Polyamidoamine (PAMAM) dendrimers as synthetic gene vectors are efficient gene delivery systems. In this study, a kind of α-cyclodextrin-PAMAM conjugates polymer (Cy D-G1) was synthesized as a gene delivery vector. Based on ~1H NMR detectation, about 6.4 PAMAM-G1 molecules was grafted onto an α-CD core. Agarose gel electrophoresis revealed that Cy D-G1 could efficiently bind with DNA to condense them into nano-scale particles, which showed a similar binding capacity of PEI-25 K. Besides, it could protect DNA from DNase I degradation in a low N/P ratio. When N/P ratio in the CyD-G1/DNA polyplex was 40, the average particle size of CyD-G1/DNA polyplex was about 120 nm, and zeta potential was +21 mV. This polyplex could maintain its particle size in serum-containing solution within 360 min.
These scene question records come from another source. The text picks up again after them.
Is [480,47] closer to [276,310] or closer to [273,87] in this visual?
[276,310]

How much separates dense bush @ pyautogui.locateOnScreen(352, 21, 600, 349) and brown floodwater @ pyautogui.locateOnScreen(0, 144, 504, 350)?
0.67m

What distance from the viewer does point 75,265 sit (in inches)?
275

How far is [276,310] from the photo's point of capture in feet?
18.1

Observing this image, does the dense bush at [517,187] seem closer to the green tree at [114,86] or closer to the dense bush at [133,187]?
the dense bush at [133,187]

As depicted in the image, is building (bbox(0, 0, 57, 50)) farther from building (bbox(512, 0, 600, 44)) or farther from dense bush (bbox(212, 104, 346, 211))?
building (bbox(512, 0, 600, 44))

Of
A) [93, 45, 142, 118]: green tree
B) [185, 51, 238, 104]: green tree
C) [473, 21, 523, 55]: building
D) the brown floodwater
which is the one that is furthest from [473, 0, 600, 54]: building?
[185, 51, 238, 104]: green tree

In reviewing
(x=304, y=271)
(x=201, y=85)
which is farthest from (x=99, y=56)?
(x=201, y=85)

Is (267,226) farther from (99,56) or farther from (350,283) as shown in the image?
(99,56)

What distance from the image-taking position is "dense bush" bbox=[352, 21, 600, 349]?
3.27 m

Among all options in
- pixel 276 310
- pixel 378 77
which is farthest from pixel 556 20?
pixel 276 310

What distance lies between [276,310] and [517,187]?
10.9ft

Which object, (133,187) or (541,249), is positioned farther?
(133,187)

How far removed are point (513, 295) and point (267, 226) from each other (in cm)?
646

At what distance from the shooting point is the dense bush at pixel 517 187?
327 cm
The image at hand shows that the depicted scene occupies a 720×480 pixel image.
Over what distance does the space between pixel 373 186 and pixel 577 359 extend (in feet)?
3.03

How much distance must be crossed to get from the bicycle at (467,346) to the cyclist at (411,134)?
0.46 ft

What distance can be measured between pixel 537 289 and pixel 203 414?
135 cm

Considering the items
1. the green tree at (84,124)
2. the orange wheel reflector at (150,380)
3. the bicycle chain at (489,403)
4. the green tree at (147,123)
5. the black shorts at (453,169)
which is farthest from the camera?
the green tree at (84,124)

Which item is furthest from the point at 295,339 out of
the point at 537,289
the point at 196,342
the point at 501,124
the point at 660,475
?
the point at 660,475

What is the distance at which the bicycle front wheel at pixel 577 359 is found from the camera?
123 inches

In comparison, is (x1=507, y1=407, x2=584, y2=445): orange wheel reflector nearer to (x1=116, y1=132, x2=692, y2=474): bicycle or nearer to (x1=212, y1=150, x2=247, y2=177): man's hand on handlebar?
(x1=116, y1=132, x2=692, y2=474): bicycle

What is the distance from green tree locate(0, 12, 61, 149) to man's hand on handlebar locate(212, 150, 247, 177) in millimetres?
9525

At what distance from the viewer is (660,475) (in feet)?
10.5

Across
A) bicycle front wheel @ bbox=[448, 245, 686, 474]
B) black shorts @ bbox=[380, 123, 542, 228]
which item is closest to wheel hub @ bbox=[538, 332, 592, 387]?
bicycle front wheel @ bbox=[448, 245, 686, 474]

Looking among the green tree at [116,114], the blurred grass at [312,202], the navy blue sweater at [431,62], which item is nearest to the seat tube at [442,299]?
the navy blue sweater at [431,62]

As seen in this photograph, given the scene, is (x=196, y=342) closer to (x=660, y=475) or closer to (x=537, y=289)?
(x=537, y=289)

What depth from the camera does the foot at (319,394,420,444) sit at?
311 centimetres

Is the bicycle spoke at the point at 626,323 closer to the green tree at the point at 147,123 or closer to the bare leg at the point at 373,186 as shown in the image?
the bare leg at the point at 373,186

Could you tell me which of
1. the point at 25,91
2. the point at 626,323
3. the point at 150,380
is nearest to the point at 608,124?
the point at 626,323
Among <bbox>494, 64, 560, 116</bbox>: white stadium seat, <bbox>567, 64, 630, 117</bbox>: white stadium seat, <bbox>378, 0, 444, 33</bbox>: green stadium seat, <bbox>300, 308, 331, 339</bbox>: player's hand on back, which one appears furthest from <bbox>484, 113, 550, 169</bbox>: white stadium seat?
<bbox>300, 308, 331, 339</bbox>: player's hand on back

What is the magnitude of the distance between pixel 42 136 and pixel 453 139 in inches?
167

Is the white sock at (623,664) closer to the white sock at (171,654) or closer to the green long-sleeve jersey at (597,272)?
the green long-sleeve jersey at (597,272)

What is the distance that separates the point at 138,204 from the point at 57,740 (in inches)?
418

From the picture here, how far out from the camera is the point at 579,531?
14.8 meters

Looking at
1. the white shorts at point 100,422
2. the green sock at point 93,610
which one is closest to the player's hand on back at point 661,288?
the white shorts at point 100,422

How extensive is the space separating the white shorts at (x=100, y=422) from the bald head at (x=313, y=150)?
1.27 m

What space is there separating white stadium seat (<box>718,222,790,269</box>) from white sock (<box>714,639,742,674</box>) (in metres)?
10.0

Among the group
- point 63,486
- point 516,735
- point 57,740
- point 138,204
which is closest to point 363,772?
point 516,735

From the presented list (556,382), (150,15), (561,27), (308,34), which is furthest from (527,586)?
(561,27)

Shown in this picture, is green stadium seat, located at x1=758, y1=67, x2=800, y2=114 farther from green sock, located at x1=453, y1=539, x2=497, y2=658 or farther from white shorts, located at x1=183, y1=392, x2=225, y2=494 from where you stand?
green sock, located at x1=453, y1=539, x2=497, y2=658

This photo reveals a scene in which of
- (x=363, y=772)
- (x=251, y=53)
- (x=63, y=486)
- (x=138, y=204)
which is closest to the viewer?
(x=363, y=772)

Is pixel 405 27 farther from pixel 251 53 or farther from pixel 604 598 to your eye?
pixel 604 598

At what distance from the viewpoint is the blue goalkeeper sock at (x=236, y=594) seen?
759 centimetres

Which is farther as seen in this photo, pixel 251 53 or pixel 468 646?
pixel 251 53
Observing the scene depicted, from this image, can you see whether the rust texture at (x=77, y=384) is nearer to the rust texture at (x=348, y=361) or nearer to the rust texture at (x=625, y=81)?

In comparison with PEI-25 K carrier, CyD-G1 showed low cytotoxicity in various cell lines. Cell transfection results showed that CyD-G1 efficiently delivered DNA into cells at N/P = 80 compared with Lipofectamine 2000 and PEI-25 K. Unlike Lipofectamine 2000 and PEI-25 K, in serum-containing test condition, CyD-G1/DNA polyplex could maintain the transgene activities. The results of confocal laser scanning microscopy indicated that most DNA entered into cell nuclei within 4 h, and this phenomenon was consistent with the results calculated by flow cytometry. Taken together, CyD-G1 showed good transgene activities and the gene delivery vector could be used not only in vitro but also in vivo.